In Which a Local Doughnut Shop Steps Things Up with Mochi Treats…

Not quite the same as a pon de ring, but just as good...

Not quite the same as a pon de ring, but just as good…

The pon de ring, a flower-shaped doughnut made with mochiko (glutinous rice flour) has long been a crowd-pleaser at the Japanese shops of the global chain Mister Donut (or, as the Japanese call it ‘MisDo’).  These sinkers aren’t just pretty, they’re quite tasty, too: soft, chewy, not too sweet, and so perfect for dipping in either coffee or tea.  These yeast-raised rice doughnuts have been popular in other parts of Asia for nearly a decade now, but have only now made it to Philippine shores.

Japanese bakery JiPan was one of the first to ride the mochi doughnut wave, serving up rice-flour rings topped with one’s choice of chocolate or strawberry-white choc or even green-tea-white-choc frosting as far back as 2012.  More recently, a local stall has begun to offer pon de ring-style sinkers in a variety of flavors.  This is Gavino’s.

Gavino’s Donuts and Coffee prides itself on ‘Japanese donuts and more’.  Their mochi donuts come in a number of interesting flavors: the usual sugar glazed and the more intriguing green tea glazed ones.  (The green tea flavor actually pops at you, a herbaceous, green flavor that goes beautifully with the lightly sweet dough.)  There are peanut butter doughnuts, several chocolate ones, and even a rather fetching red velvet one that sports a pretty coating of cream cheese frosting.  Even the munchkins – referred to here as mochi balls – are more interesting as these are piped full of scrumptious, unctuous fillings.  (Go get the choco lava; watch the lush ganache spurt out!)  They even have cheesecake doughnuts – glazed rings that have been split open crosswise and lavishly stuffed with billowy cream cheese filling.
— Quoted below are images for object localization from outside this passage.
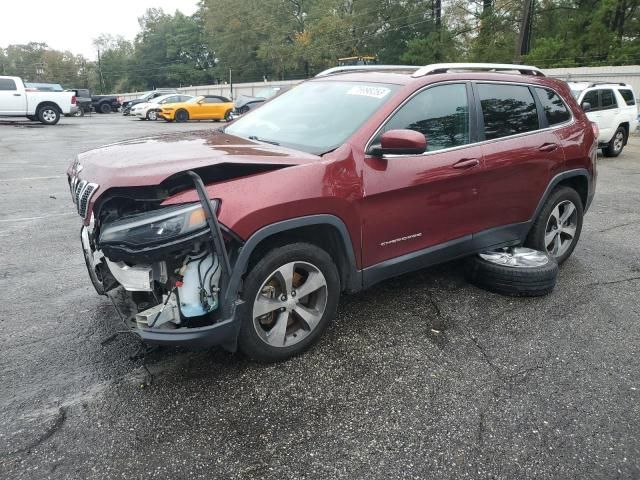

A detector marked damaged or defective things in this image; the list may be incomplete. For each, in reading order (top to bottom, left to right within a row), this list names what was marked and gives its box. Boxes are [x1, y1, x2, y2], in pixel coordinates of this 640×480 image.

detached wheel under vehicle [36, 105, 60, 124]
detached wheel under vehicle [604, 125, 628, 158]
broken headlight housing [99, 202, 211, 248]
detached wheel under vehicle [524, 186, 584, 264]
damaged front end [78, 171, 242, 350]
detached wheel under vehicle [464, 248, 560, 296]
detached wheel under vehicle [239, 244, 340, 360]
To describe these would be to say that they are certainly puffier, chewier than the mochi doughnuts over at JiPan.  My brother goes so far as to compare these to carioca – a doughnut-like snack made with glutinous rice flour, doused with brown sugar syrup, and served in sets of three threaded onto a wooden skewer like Japanese o-dango [sweet dumplings].

I am not sure if I’d order these again, though the red velvet and cheesecake variants are certainly more than a little moreish.  But these are great for nibbling with tea or gobbled down with coffee for a sweet, unusual breakfast.